Excel PV Function

Use:
Computes present value of an annuity
Syntax:
PV( rate , periods , amount , initial , type )

 

Rate is the interest rate (percentage)
Periods is the number of time periods
Amount is the fixed contribution amount each period
Should be positive for periodic receipts

Should be negative for periodic payments
Initial is the initial lump sum
Should be positive for initial receipt

Should be negative for initial payment
Type is an indicator for the timing of the periodic contributions
Type=0 for contributions made at the end of each period

Type=1 for contributions made at the start of each period
Examples:
Simple Annuity: $100 per year invested at 8%
Cell D4 formula:     PV( 0.08 , 5 , -100 , 0 , 1 )
Cell D5 formula:     PV( C9 , C10 , C11 , C12 , C13 )
 
More Examples:
Lump Sum: $750 invested at 8%
Cell D4 formula:     PV( 0.08 , 5 , 0 , -750 , 1 )
Cell D5 formula:     PV( C9 , C10 , C11 , C12 , C13 )
 
Note:
PV does not assume annual time periods.
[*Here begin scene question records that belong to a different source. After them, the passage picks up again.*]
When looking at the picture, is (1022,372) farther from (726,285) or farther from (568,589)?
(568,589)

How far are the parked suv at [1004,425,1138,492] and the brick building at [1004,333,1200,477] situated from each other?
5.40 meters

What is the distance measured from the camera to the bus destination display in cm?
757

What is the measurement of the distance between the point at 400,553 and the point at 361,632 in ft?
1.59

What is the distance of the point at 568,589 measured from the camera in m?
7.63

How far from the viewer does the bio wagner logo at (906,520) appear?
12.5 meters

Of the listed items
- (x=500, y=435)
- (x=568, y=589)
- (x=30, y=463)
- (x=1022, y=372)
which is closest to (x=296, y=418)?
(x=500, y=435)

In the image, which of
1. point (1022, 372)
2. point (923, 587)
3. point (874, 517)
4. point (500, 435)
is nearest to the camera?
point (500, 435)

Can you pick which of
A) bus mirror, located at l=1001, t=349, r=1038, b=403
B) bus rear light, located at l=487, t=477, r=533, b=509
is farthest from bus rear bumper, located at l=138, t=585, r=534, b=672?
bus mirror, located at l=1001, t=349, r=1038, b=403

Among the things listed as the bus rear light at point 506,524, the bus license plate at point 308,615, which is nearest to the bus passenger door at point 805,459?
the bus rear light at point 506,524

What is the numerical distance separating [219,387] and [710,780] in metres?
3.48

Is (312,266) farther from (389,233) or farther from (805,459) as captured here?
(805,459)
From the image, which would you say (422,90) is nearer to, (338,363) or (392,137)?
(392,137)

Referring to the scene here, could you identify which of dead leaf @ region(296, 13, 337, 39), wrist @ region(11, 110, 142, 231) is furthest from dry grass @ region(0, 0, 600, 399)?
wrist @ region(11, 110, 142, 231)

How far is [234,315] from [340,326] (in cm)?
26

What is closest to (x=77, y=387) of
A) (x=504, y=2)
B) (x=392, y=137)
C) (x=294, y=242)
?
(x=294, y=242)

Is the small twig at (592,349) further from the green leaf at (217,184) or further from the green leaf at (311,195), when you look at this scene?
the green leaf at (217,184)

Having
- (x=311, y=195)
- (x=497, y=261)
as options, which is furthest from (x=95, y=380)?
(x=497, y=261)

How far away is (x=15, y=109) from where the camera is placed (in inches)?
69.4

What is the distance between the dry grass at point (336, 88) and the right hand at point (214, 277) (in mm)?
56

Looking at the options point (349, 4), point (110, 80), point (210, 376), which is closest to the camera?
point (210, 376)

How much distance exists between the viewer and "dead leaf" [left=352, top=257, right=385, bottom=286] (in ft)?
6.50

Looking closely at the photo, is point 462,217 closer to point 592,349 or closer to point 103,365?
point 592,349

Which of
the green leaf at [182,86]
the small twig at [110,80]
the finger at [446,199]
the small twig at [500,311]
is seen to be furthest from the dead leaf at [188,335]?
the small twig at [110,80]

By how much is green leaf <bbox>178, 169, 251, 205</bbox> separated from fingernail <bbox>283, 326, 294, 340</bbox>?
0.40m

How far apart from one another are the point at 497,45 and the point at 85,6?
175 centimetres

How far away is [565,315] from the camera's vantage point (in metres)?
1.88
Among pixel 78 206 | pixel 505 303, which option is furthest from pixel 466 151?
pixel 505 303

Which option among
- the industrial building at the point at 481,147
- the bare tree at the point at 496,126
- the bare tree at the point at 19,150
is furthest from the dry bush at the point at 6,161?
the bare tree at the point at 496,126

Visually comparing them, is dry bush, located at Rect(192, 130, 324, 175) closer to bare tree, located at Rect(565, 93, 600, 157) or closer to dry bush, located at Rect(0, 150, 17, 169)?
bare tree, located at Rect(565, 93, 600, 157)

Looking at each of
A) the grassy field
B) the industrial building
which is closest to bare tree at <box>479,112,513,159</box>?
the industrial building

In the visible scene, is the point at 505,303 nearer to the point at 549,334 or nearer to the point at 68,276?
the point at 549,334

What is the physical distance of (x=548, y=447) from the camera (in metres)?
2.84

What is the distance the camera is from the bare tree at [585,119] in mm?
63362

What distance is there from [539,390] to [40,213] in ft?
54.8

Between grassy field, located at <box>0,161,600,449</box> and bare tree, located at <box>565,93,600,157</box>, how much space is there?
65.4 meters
You can use the function to analyze any type of fixed annuity. You must, however, express your interest rate in terms of the length of your time period. That is, if you are using annual periods, then the interest rate must be the annual rate. If, on the other hand, you are using monthly periods, then your interest rate must be the monthly rate.